> O que fazer
Você pode reproduzir na íntegra, sem nenhuma alteração, a notícia abaixo sobre o ato contra o projeto de lei que criminaliza ocupações?

======== Página

Movimentos sociais realizam ato “Veta, Casagrande!” contra PL que criminaliza ocupações no Estado
Até que o Brasil alcance a garantia plena do direito constitucional – e humanitário – à moradia digna, no campo e na cidade, a todos os cidadãos, as lutas em defesa das ocupações populares serão legítimas e necessárias. Esse é o pressuposto comum aos movimentos sociais que realizam, nesta quarta-feira (8), às 9h, na Praça Costa Pereira, no Centro de Vitória, o ato público “Veta, Casagrande”, que reivindica o veto do governador Renato Casagrande (PSB) ao Projeto de Lei nº 166/2023, aprovado na Assembleia Legislativa, apesar do parecer da Procuradoria da própria Casa de Lei sobre a inconstitucionalidade da matéria.
“Quando a Constituição Federal for respeitada e os direitos e garantias fundamentais forem cumpridos, não será mais necessário recorrer a ocupações”, sintetiza a advogada Isabella Cardoso, militante do Movimento Negro Unificado no Espírito Santo (MNU/ES), uma das organizações que apoiam o ato, que é capitaneado por famílias de diversas ocupações na Grande Vitória.
Também advogado e militante no Espírito Santo da campanha nacional Despejo Zero, Vinicius Lamego lembra que o governador tem até o dia 16 de maio para vetar o PL. “Ele pode sancionar expressamente ou vetar expressamente. Mas se ficar em silêncio, ocorre a sanção tácita”, explica.
Em caso de sanção, somente uma Ação Direta de Inconstitucionalidade (ADI) pode frear os efeitos que a eventual lei pode provocar na vida das famílias que lutam por um teto para viver. ADI que, explicam os dois advogados, tem farto material para justificar sua inconstitucionalidade.

================
======== Dados armazenados

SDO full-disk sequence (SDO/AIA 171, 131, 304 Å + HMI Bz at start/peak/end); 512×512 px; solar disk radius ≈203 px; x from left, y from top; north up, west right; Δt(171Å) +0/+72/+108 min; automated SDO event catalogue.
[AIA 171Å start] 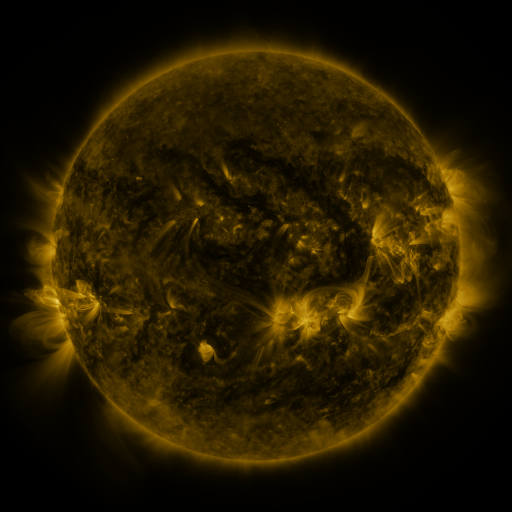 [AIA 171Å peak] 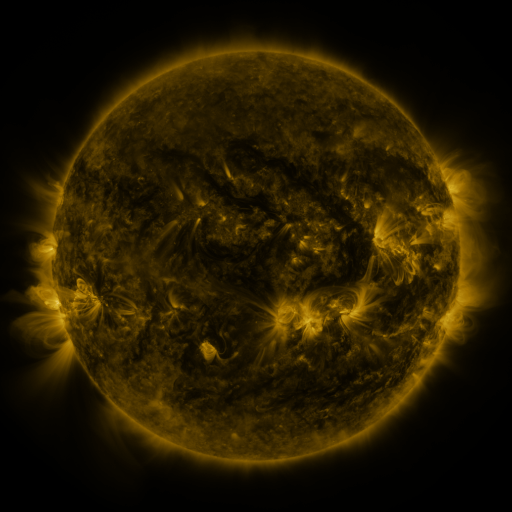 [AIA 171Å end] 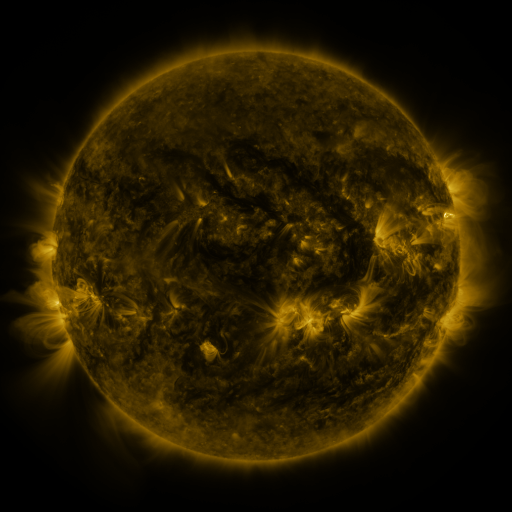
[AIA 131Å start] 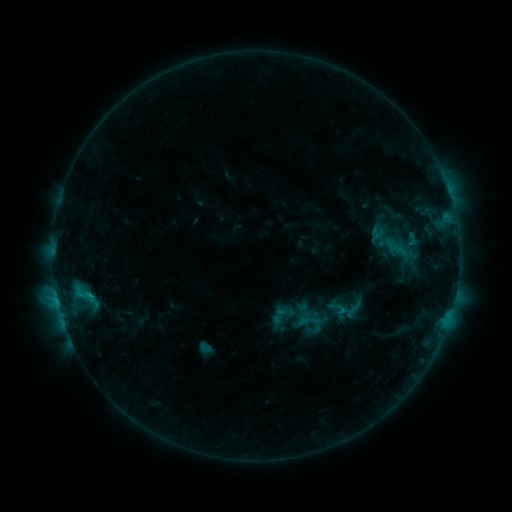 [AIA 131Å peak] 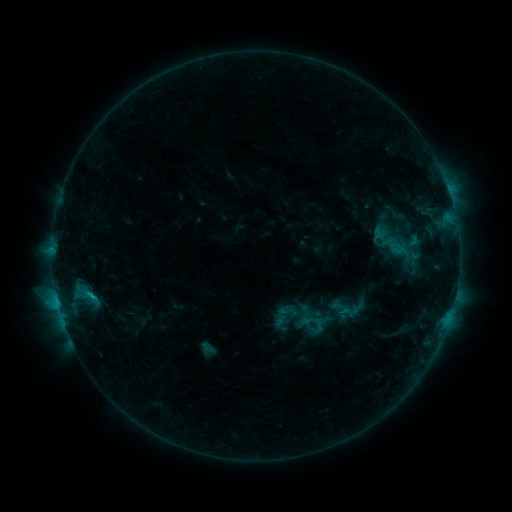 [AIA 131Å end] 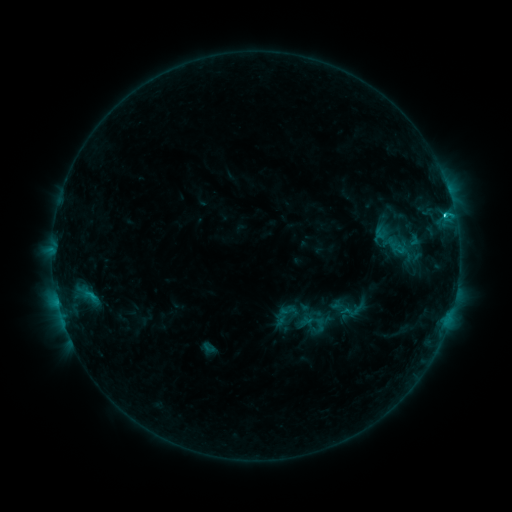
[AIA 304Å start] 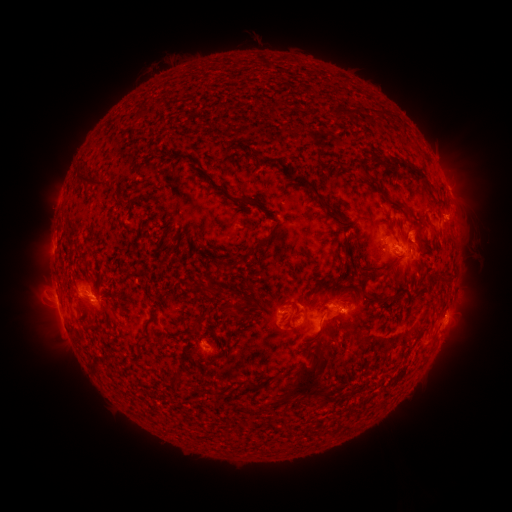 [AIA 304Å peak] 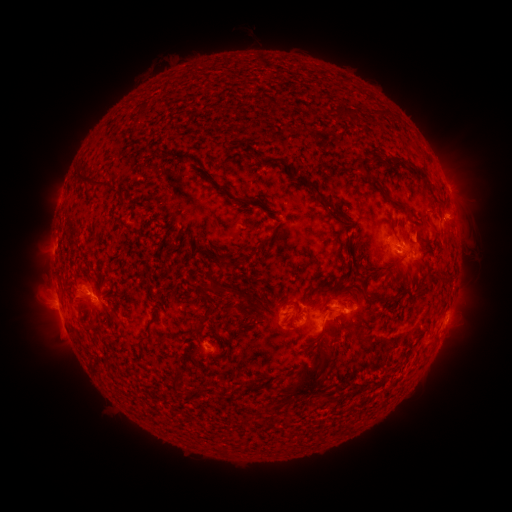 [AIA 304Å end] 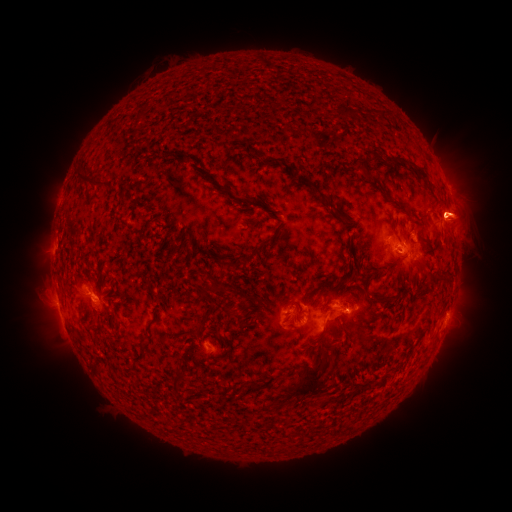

================

> Exercício resolvido
Movimentos sociais realizam ato “Veta, Casagrande!” contra PL que criminaliza ocupações no Estado
Até que o Brasil alcance a garantia plena do direito constitucional – e humanitário – à moradia digna, no campo e na cidade, a todos os cidadãos, as lutas em defesa das ocupações populares serão legítimas e necessárias. Esse é o pressuposto comum aos movimentos sociais que realizam, nesta quarta-feira (8), às 9h, na Praça Costa Pereira, no Centro de Vitória, o ato público “Veta, Casagrande”, que reivindica o veto do governador Renato Casagrande (PSB) ao Projeto de Lei nº 166/2023, aprovado na Assembleia Legislativa, apesar do parecer da Procuradoria da própria Casa de Lei sobre a inconstitucionalidade da matéria.
“Quando a Constituição Federal for respeitada e os direitos e garantias fundamentais forem cumpridos, não será mais necessário recorrer a ocupações”, sintetiza a advogada Isabella Cardoso, militante do Movimento Negro Unificado no Espírito Santo (MNU/ES), uma das organizações que apoiam o ato, que é capitaneado por famílias de diversas ocupações na Grande Vitória.
Também advogado e militante no Espírito Santo da campanha nacional Despejo Zero, Vinicius Lamego lembra que o governador tem até o dia 16 de maio para vetar o PL. “Ele pode sancionar expressamente ou vetar expressamente. Mas se ficar em silêncio, ocorre a sanção tácita”, explica.
Em caso de sanção, somente uma Ação Direta de Inconstitucionalidade (ADI) pode frear os efeitos que a eventual lei pode provocar na vida das famílias que lutam por um teto para viver. ADI que, explicam os dois advogados, tem farto material para justificar sua inconstitucionalidade.